BioRxiv, a freely available preprint server for papers in the biological sciences, is up and running. The server is hosted by Cold Spring Harbor Laboratory, and according to a press release from the lab, bioRxiv is modeled after the popular physics preprint server arXiv at Cornell University.
To post an unpublished paper to bioRxiv, researchers submit it through a webportal and the paper is then sent to a group of bioRxiv-affiliated scientists who look it over to ensure that it is a legitimate scientific paper before it is posted. All told, CSHL says the time from submission to posting should take a matter of hours.
Papers may be housed under a variety of tags, including subject areas ranging from biochemistry to zoology, as well as by what type of results — new, confirmatory, or contradictory — they present. CSHL notes, though, that the server is for life science papers, but not papers on clinical studies or clinical trials.
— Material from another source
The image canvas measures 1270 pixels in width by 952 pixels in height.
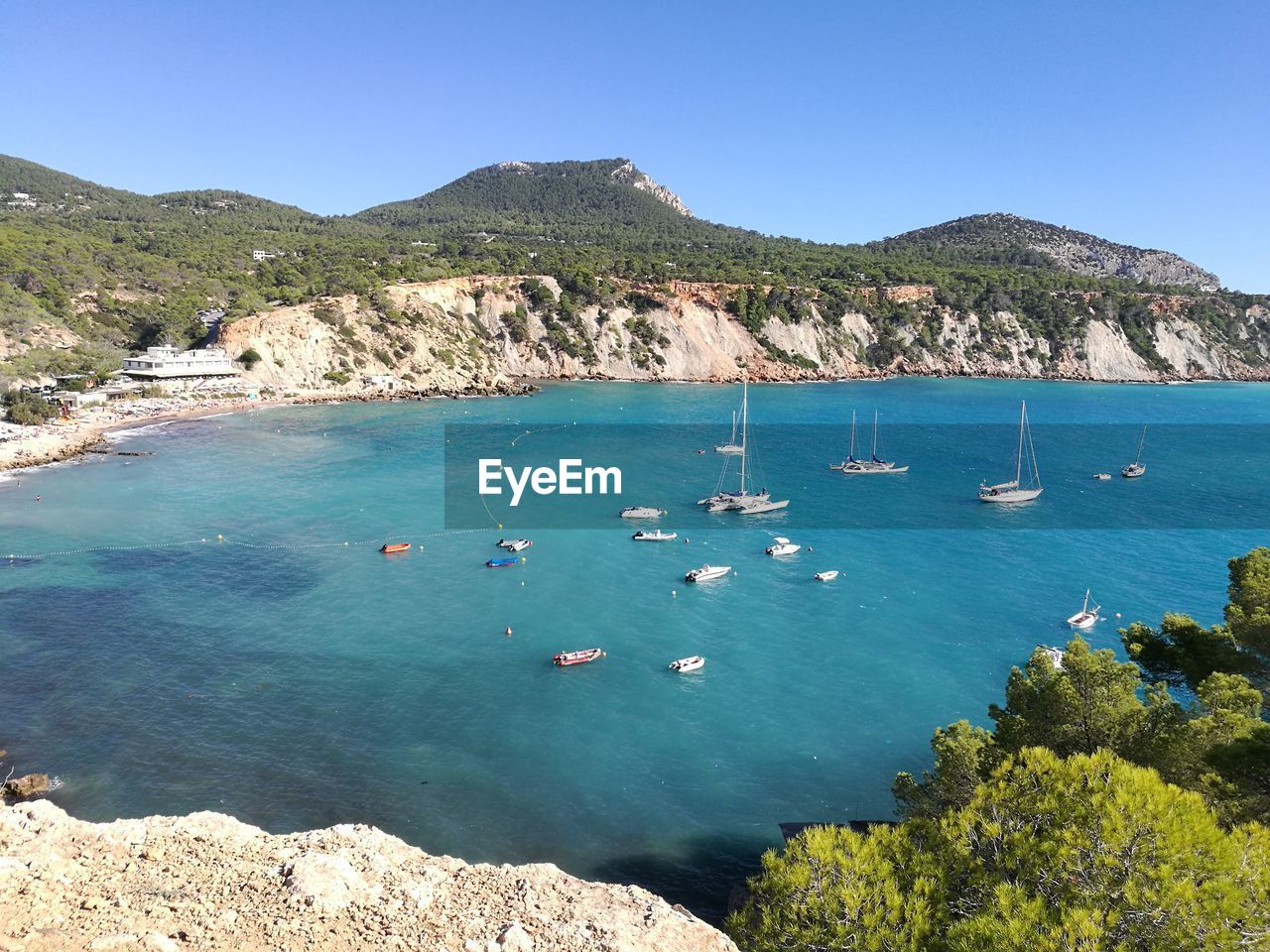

John Inglis, the executive director of CSHL Press, tells ScienceInsider that the goal of bioRxiv is to enable scientific findings to be shared quickly. "There is a growing desire in the community for this kind of service," Inglis says.
ScienceInsider adds that the idea of a preprint server for biological papers is not new as a few journal publishers — Nature and PLOS, for example — have tried and subsequently shut down or altered their versions of a preprint server.
Leonid Kruglyak, who is a bioRxiv advisor, tells ScienceInsider that though biology journals have differing policies regarding preprints, preprint servers have been gaining ground among quantitative biologists.
"On occasion when … there have been debates about mimicking arXiv for biology there has been skepticism about the nature of the outcomes (my own rejoinder is that fields where a preprint culture is the norm, such as economics and physics, don't seem to be doing badly)," notes Razib Khan at his Gene Expression blog.
About nine papers are currently housed on the server.